En quatrième lieu, l’obligation de quitter le territoire français n’a pas pour objet de fixer le pays de renvoi, lequel est déterminé par une décision distincte. Par suite, le moyen tiré de la méconnaissance des stipulations de l’article 3 de la convention européenne de sauvegarde des droits de l’homme et des libertés fondamentales est inopérant à l’encontre de la décision portant obligation de quitter le territoire français qui, par elle-même, n’implique pas le retour de l’intéressée dans ce pays.

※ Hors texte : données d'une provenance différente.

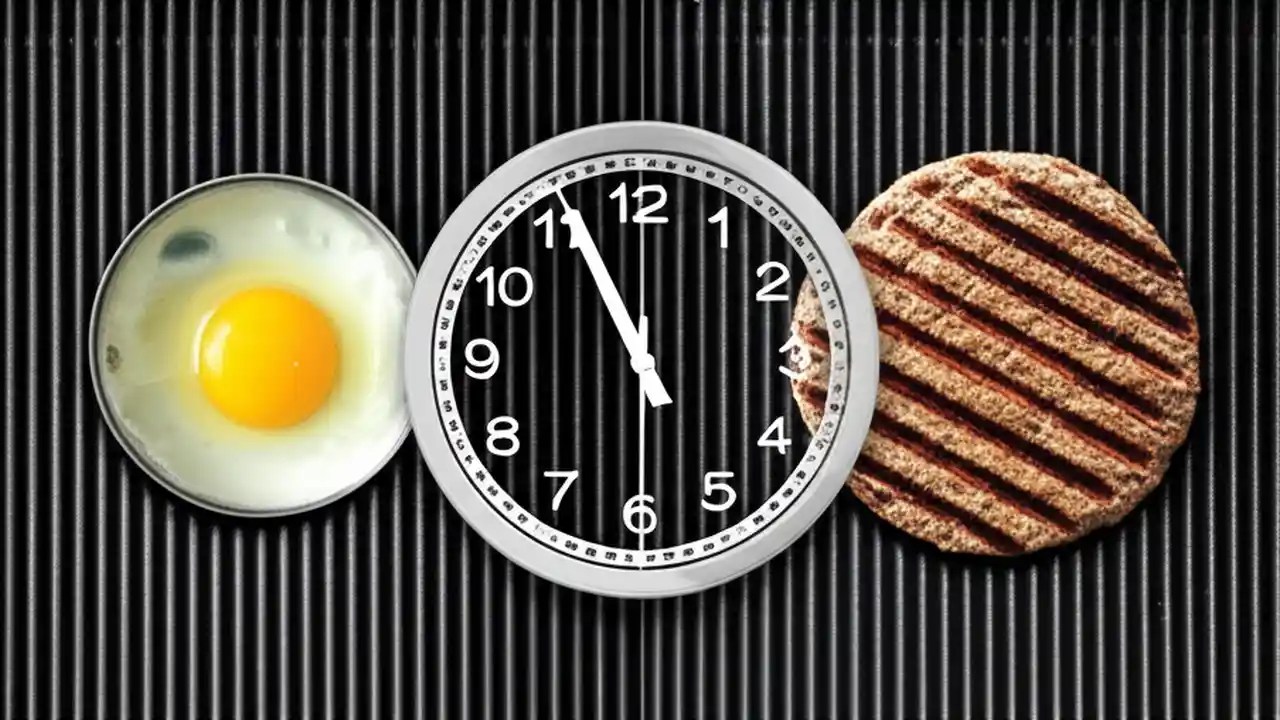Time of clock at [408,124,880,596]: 5:55
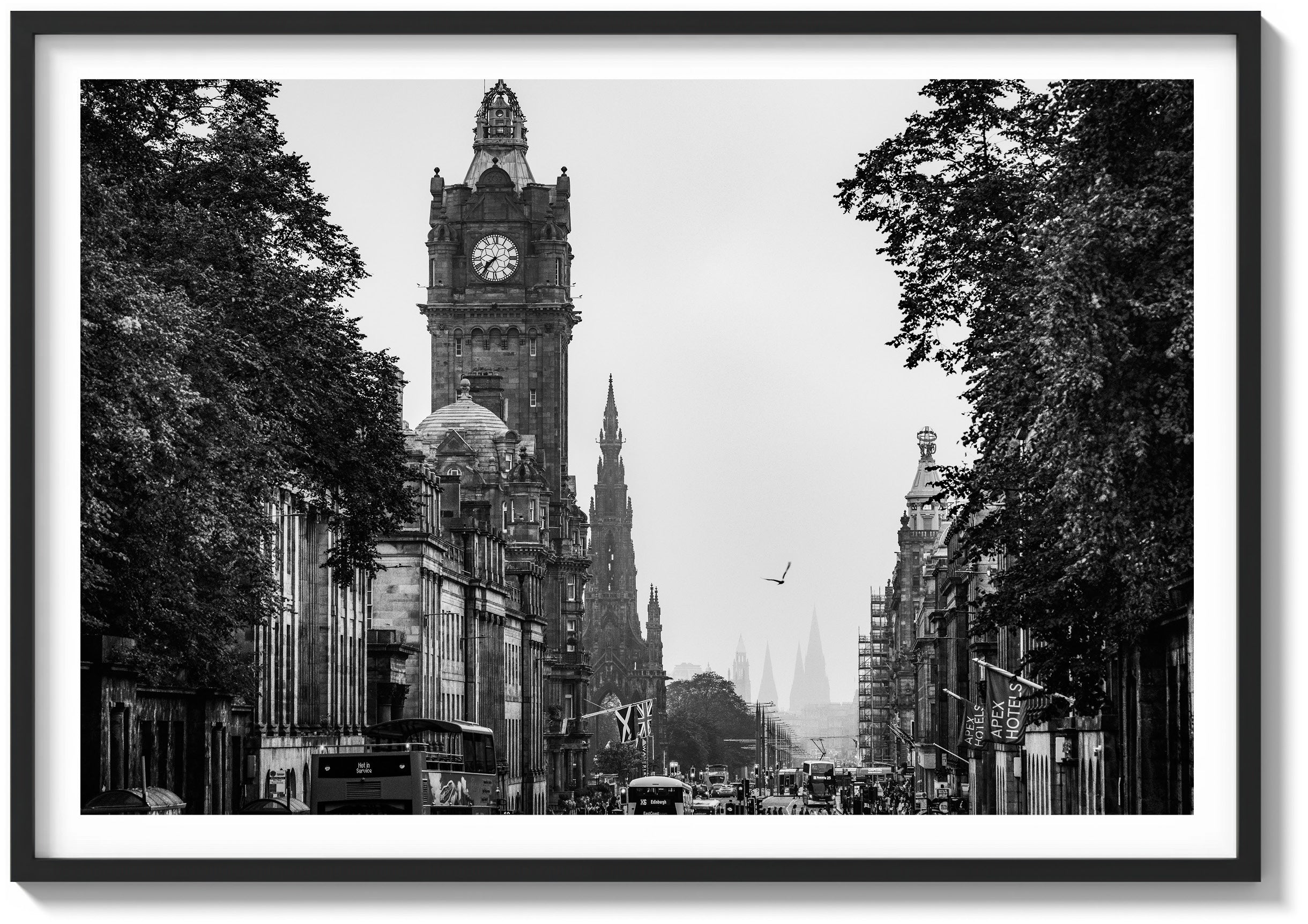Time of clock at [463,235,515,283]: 7:36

Sur la décision fixant le pays de destination :


Si Mme A..., dont la demande d’asile a d’ailleurs été rejetée par une décision de l’OFPRA confirmée par la CNDA mentionnée plus haut, soutient qu’elle est exposée à un risque de persécution au Tchad, les témoignages qu’elle produit ne sont pas suffisants pour établir la réalité des menaces auxquelles elle serait personnellement exposée. Par suite, le moyen tiré de ce qu’elle serait exposée à des traitements inhumains et dégradants en violation des stipulations de l’article 3 de la convention européenne de sauvegarde des droits de l’homme et des libertés fondamentales, doit être écarté. Pour ces motifs et ceux retenus par la magistrate désignée par la présidente du tribunal, qu’il y a lieu d’adopter, aucune violation de l’article 8 de la convention européenne de sauvegarde des droits de l’homme et des libertés fondamentales ni erreur manifeste d'appréciation des conséquences de cette décision sur sa situation personnelle ne saurait davantage être retenue.

Il résulte de ce qui précède que Mme A... n’est pas fondée à soutenir que c’est à tort que, par le jugement attaqué, la magistrate désignée par la présidente du tribunal administratif de Lyon a rejeté sa demande. Sa requête doit être rejetée, en toutes ses conclusions.



DÉCIDE :



Article 1er :
La requête de Mme A... est rejetée.

Article 2 :
Le présent arrêt sera notifié à Mme B... A... et au ministre de l’intérieur.
Copie en sera adressée au préfet de l’Ain.



Délibéré après l’audience du 4 décembre 2025 à laquelle siégeaient :
M. Picard, président de chambre ;
Mme Duguit-Larcher, présidente assesseure ;
M. Moya, premier conseiller.


Rendu public par mise à disposition au greffe le 18 décembre 2025.


Le rapporteur,

P. Moya
Le président,

V-M. Picard

La greffière,

A. Le Colleter



La République mande et ordonne au ministre de l’intérieur en ce qui le concerne ou à tous commissaires de justice à ce requis en ce qui concerne les voies de droit commun contre les parties privées, de pourvoir à l’exécution de la présente décision.